STUDY TEXT
——————————

IT also used Henry, I believe, as a fail safe plan. If IT isn't able to defeat them on IT's own, Henry will finish the job. I don't think Penny can make someone evil natured, IT can just add fuel to the fire. Influence and advise is provided, not possession. IT helped Henry out of the Institue in the later years, gave him a ride, gave him the knife. Whispered sweet nothing's in his ear and if Henry questioned IT, IT put him in his place. Like the part in the Christine car with Belch, I think. I forget the whole conversation but I remember Belch/Penny got up in Henry's face or gave him a death glare to let him know who's really boss, and could've killed him years ago.
 

Robert Gray

Well-Known Member
IT also used Henry, I believe, as a fail safe plan. If IT isn't able to defeat them on IT's own, Henry will finish the job.

I don't think this is entirely true. When they were kids, It planned on killing them all, Bowers and his crew as well. It used Bowers as a convenient scapegoat after the fact. Henry would have died if Belch hadn't stepped in and gotten it while Henry ran. As adults, It wanted Henry back for fun and games and to set things RIGHT. Henry, just like the rest, are unfinished business. Did It put Bowers on the path to kill them as adults? Sure. But you have to remember that It was playing with Henry as a child too, and this was all a resonate echo. I think the creature wanted Henry there because Henry had been there before. It didn't really think it needed Henry as a backup plan. He was always part of the plan. The creature believes itself to be an immortal God-like entity, with only the Turtle like itself (somewhat). Failure isn't really an option that crosses its mind. You have to remember that It called them back. It made SURE that Mike made those calls. It worked very hard to get the Losers back, just as it went out of its way to go get Henry. Think of it as some weird OCD, i.e. the monster wants reality set right to reassure itself. When Henry failed, it got itself ANOTHER Henry to make due.

——————————

SOURCE DATA
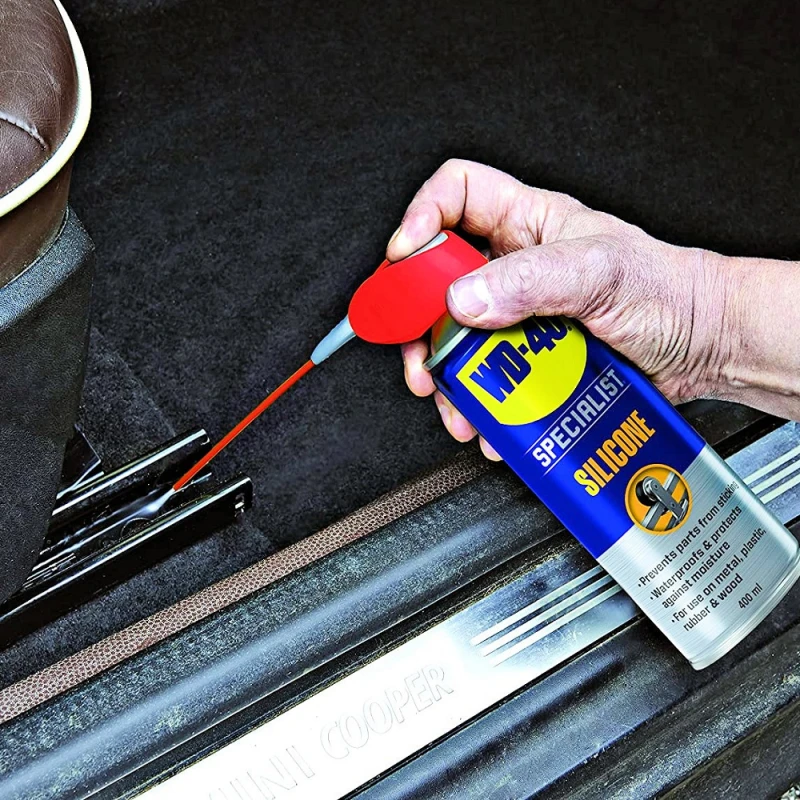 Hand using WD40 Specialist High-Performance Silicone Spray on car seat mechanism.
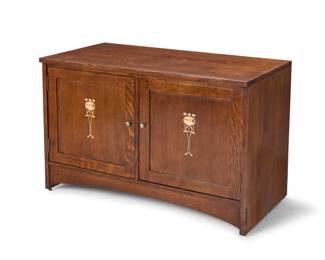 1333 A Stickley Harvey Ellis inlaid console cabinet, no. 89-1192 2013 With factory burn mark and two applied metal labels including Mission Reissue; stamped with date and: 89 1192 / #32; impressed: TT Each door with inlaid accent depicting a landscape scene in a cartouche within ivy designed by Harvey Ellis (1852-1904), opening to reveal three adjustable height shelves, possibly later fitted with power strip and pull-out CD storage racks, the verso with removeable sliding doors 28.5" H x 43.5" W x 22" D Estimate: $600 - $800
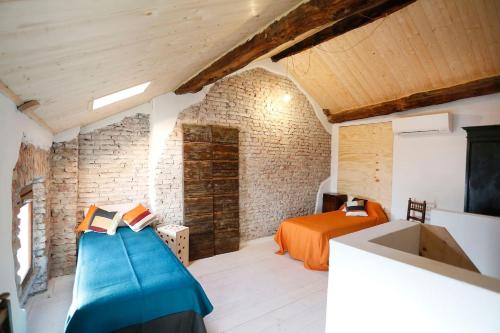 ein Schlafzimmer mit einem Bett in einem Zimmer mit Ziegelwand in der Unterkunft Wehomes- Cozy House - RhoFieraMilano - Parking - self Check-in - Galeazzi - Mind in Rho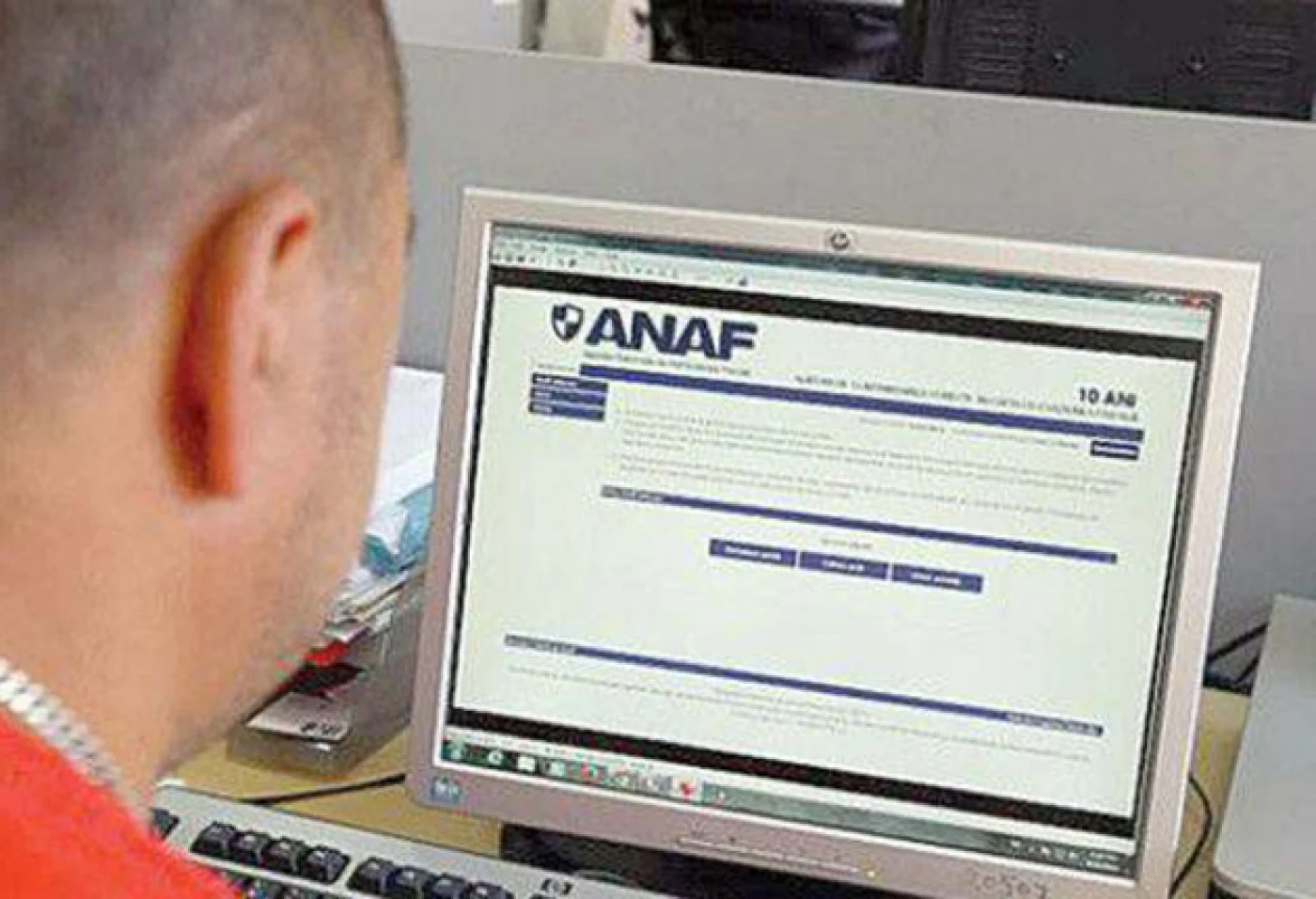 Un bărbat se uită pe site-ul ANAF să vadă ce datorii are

——————————

WORK ITEM
Answer from the forum thread:
(a) In the first post, what two things did IT give Henry besides helping him out?
(b) In the reply, who does It make sure makes the calls?
(c) According to the reply, what did It do when Henry failed?
The data plays no part here.

RESPONSE TO THE EXERCISE
(a) A ride and the knife.
(b) Mike.
(c) It got itself another Henry.